Blackout Beach

    Fuck Death


    At this point, Carey Mercer is known well enough as a pop eccentric with his work in Frog Eyes and Swan Lake. Even when working in the latter group with the likes of Spencer Krug and Daniel Bejar (both plenty odd in their own right), Mercer still comes from way out of left field. But it’s his undersold work as Blackout Beach that shows Mercer at both his strangest and most exciting. His side project’s last record, Skin of Evil, was a troubling, roiling, but endlessly fascinating pop record. And now he’s followed it up with the larger sounding Fuck Death.

    The approach is not far removed from Krug’s latest work as Moonface. Where Krug dealt in layers of organs and little else, Fuck Death is a swirl of three synthesizers, braced with basic drum programming and (very rarely) some ringing guitars. The singular, but deeply layered, approach makes for a tense and strangely claustrophobic sound, even when the record works in negative space. Opener “Beautiful Burning Desire” churns and bristles for six minutes. The keyboards sound like some alien twist on church organs, working through a haunting wobble that clears out into cold, breezy riffs when Mercer starts his breathy singing.

    Right away, his protagonist is fleeing. He claims he’ll “drink whiskey just to run away,” and that phrase, “run away,” repeats often over the track. Mercer has claimed this is a record about “Beauty and War,” but as wide-open as that sounds, Fuck Death is a bit of a paradox in that it discusses exploring through desertion, that perhaps running away is the only way to figure out what’s going on. With this in mind, the music moves from noisy confusion to isolating expanse and back again. There’s moments that feel combative crashing up against moments of extreme alienation. The nearly 13-minute “Drowning Pigs,” for example, has all the experimental space (and fascination with pigs) you’d find in a Pink Floyd song. The faint clatter of percussion in the background maintains a tension under various styles of ambient noise. It’s a song that threatens to form itself and explode but never does. In that way it anchors a record that, despite simple elements, remains unpredictable throughout.

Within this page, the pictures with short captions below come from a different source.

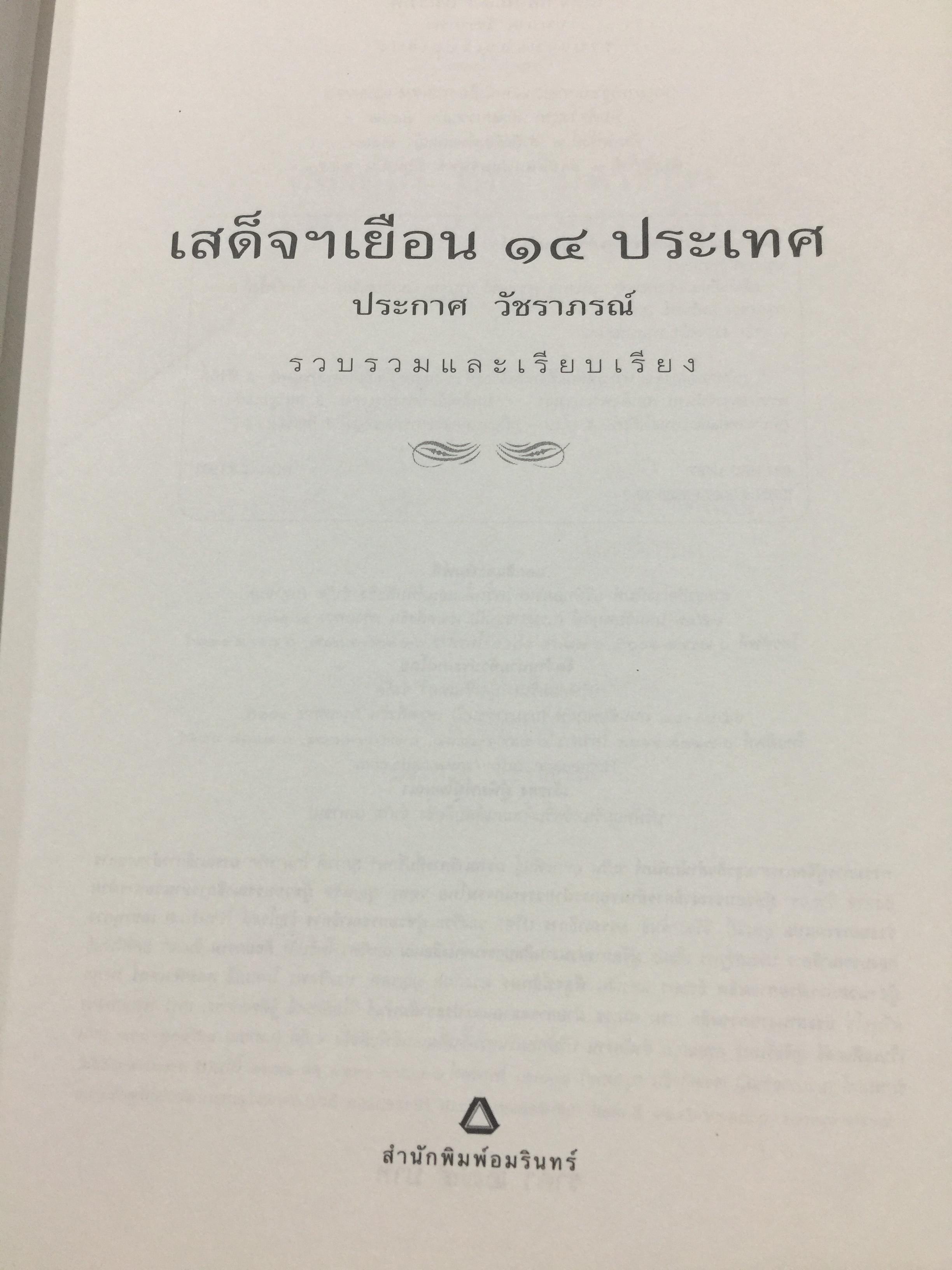 เสด็จฯเยือน 14 ประเทศ ผู้รวบรวมและเรียบเรียง ประกาศ วัชราภรณ์ 0 กก.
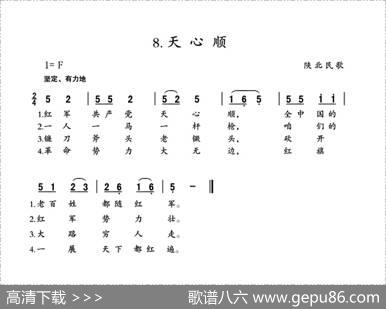 天心顺|陕北民歌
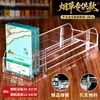 Empujador Automático de Cigarrillos Estuche Universal para Cigarrillos Exhibidor Empujador Supermercado Tabaco Empujador de Cigarrillos Tarjeta Deslizante Soporte para Cigarrillos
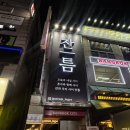 틈 | [수원 술집] 인계 혼술바 잔틈 방문 후기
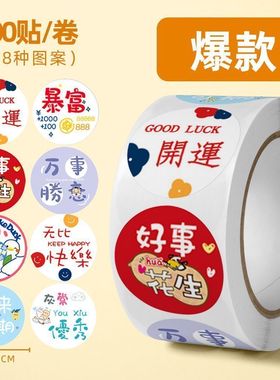 烘焙标签贴纸diy蛋糕零食手账装饰贴励志圆形可爱ins风创意封口贴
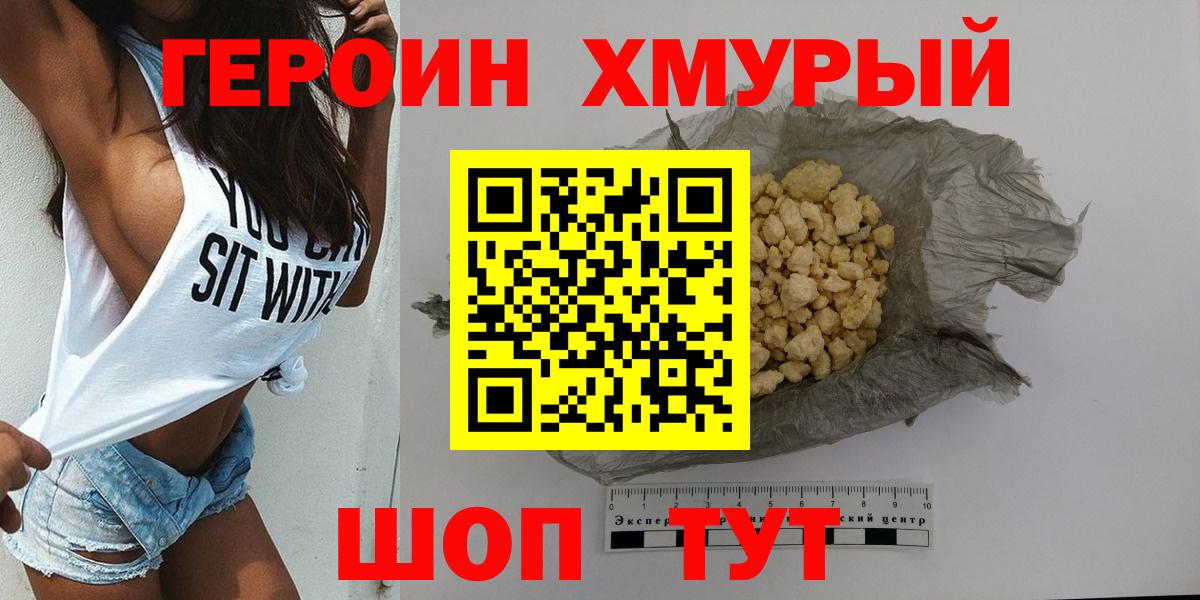 ГЕРОИН белый Гусиноозёрск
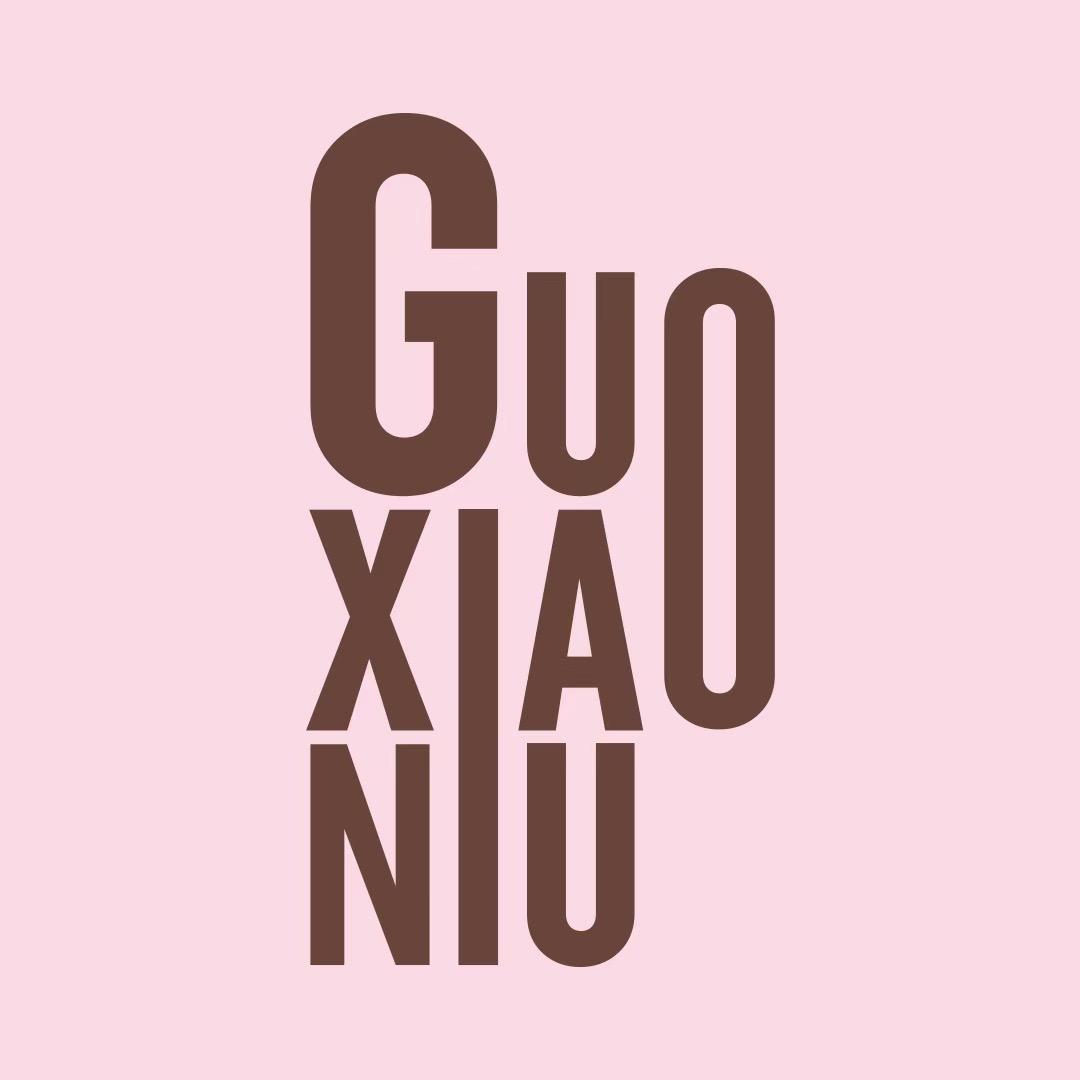GUOXIAONIU官方旗舰店
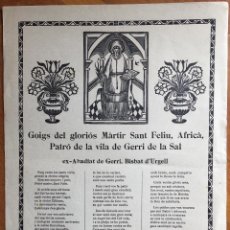 Arte: GOIGS DE SANT FELIU AFRICÀ PATRÓ DE GERRI DE LA SAL (IMP. MONTANER SABADELL). Lote 160654414
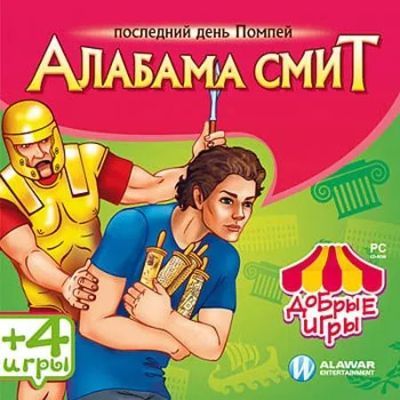 Лот: 22148504. Фото: 1. Добрые Игры: Алабама Смит и последний... Игры для ПК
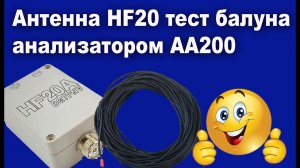 Антенна HF20 тест балуна анализатором АА200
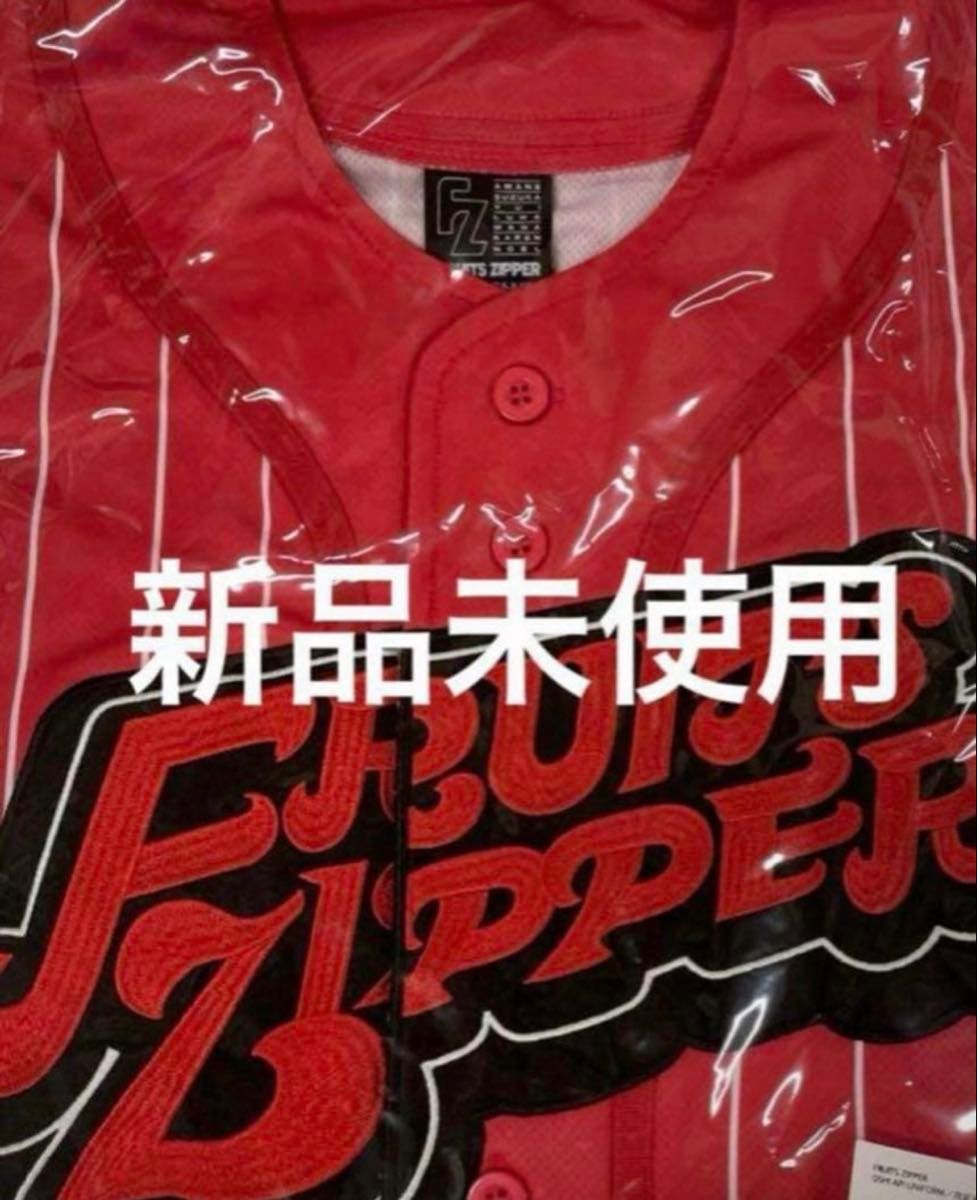 FRUITS ZIPPER 櫻井優衣 OSHI API UNIFORM 推しアピユニフォーム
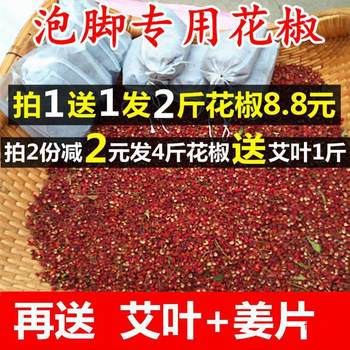 [take 2 rounds of 5kg] soak feet prickly ash soak feet prickly ash grains dry prickly ash send moxa leaves with seeds 500g g postage other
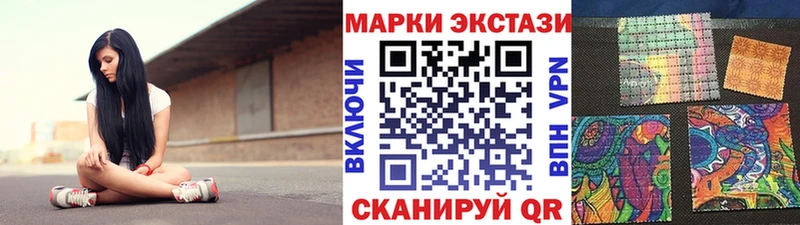 кракен зеркало  даркнет сайт  Десногорск  Марки N-bome 1,5мг 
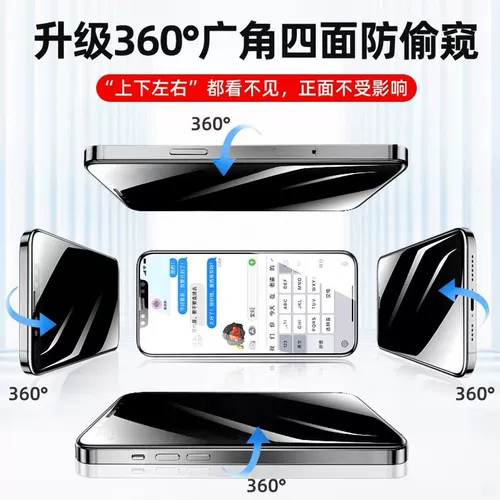 Применимо 11pro Apple x Anti -Peeping Film 360 -DEGREE XR Mobile Philm Film Xmax Полно -экранный XS Anti -Peep Max Anti -Peeping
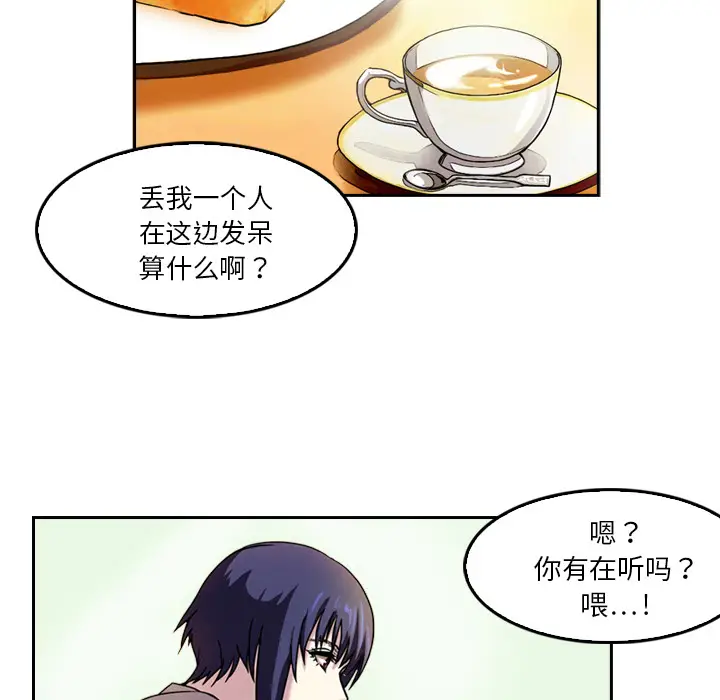 魔幻手机[顶通]韩漫全集-第4话无删减无遮挡章节图片 
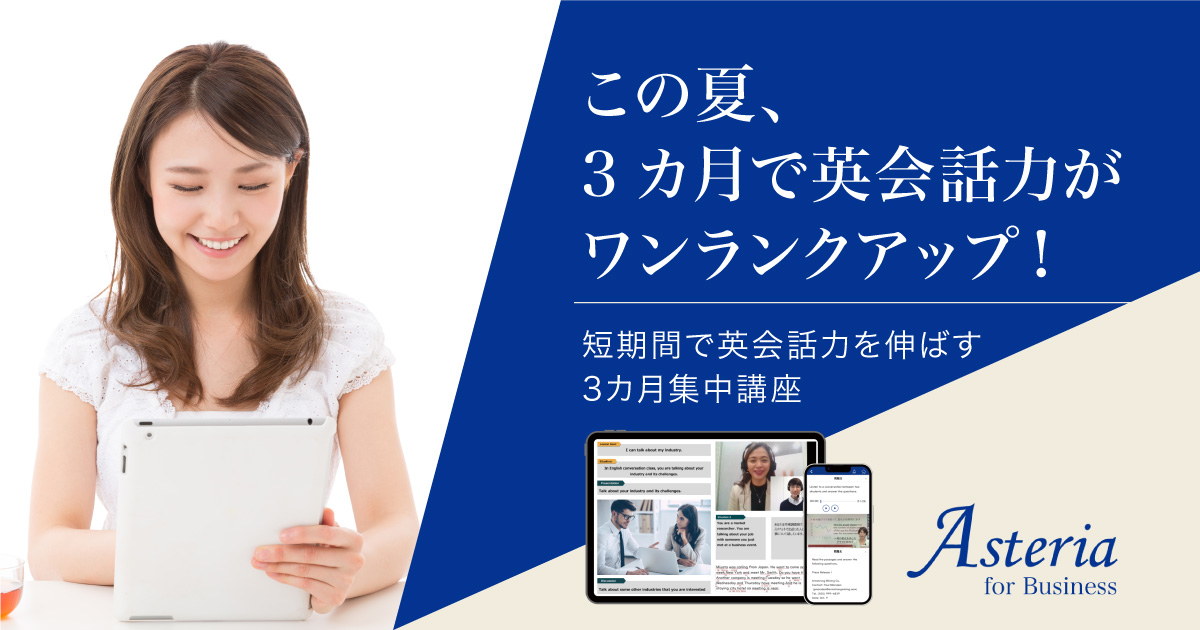 【３カ月英会話集中パック】Asteria for Businessの画像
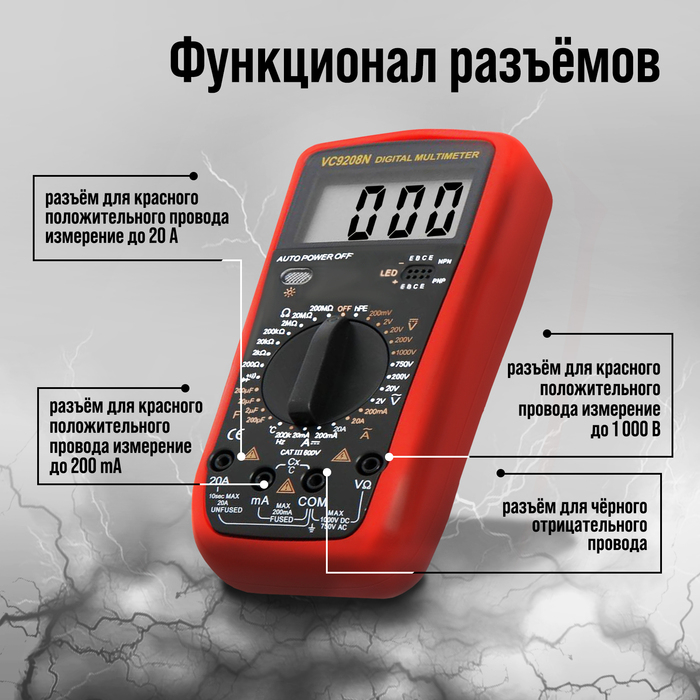 Мультиметр ТУНДРА, VC9208N, ACV/DCV, ACA/DCA, 200-200MΩ, 200nF-200mF, -20-1000°C, 200 kHz Мультиметр ТУНДРА, VC9208N, ACV/DCV, ACA/DCA, 200-200MΩ, 200nF-200mF, -20-1000°C, 200 kHz
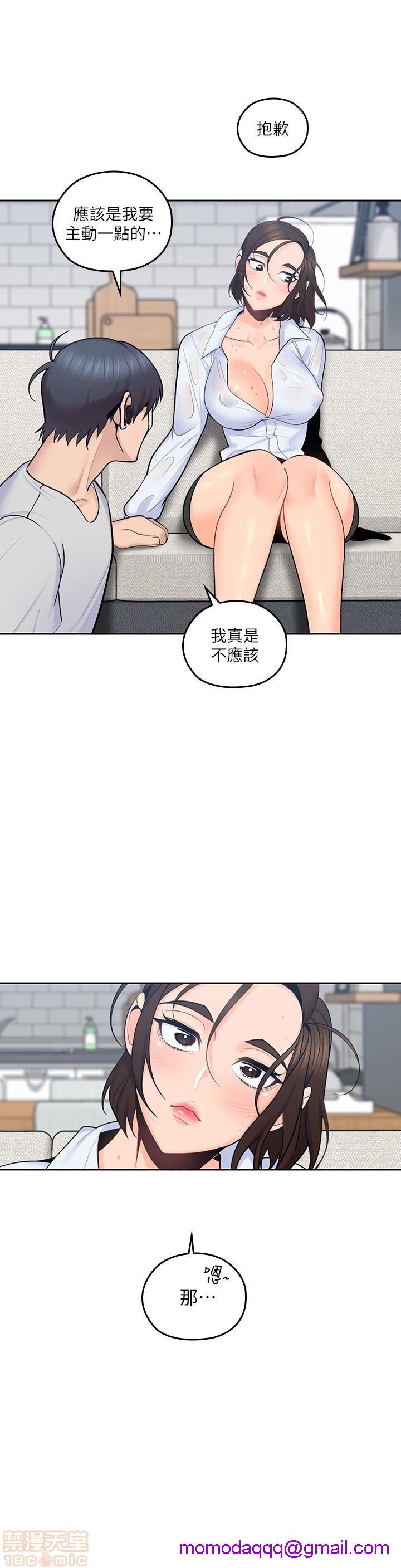 《亲爱的大叔》漫画最新章节亲爱的大叔-第6话 14 免费下拉式在线观看章节第【16】张图片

    Still, though it is unpredictable and often strange, Fuck Death is still at its best when it shapes itself into something immediate. “Torchlights Banned,” with its glitchy beat and catchy repetition, is the best song here. Mercer’s voice is shadowed beautifully by Megan Boddy (the only other performer here), and the wartime gravitas of the record feels most concrete with the squall of sound shaped into clear melody. The bluesy “Hornet’s Fury Into the Bandit’s Mouth” with its grave guitar work, reminds us what some of the other songs are missing here, since the weight of this makes it feel far stronger and more lasting than the synthesizer groans that surround it. It’s also Mercer’s finest singing on the record. He sticks to a low register on all of the record, leaving behind his trademark banshee howl, and the combination of confession and deathly worry comes out best when the guitar rumbles behind it.

    Fuck Death is a fascinating listen, one that can mesmerize often. But in the end, it feels as chaotic as Beauty and War without giving us a clear perspective on either. The limited keyboard approach adds tension to these otherwise dense, trudging compositions, but it also holds them back. If Skin of Evil was troubling, it also had a bracing force behind it. Fuck Death, compelling as it is, never quite finds the same charged feeling of purpose. It both proves that Blackout Beach is Mercer’s finest project, and shows that his finest project should have better things to come.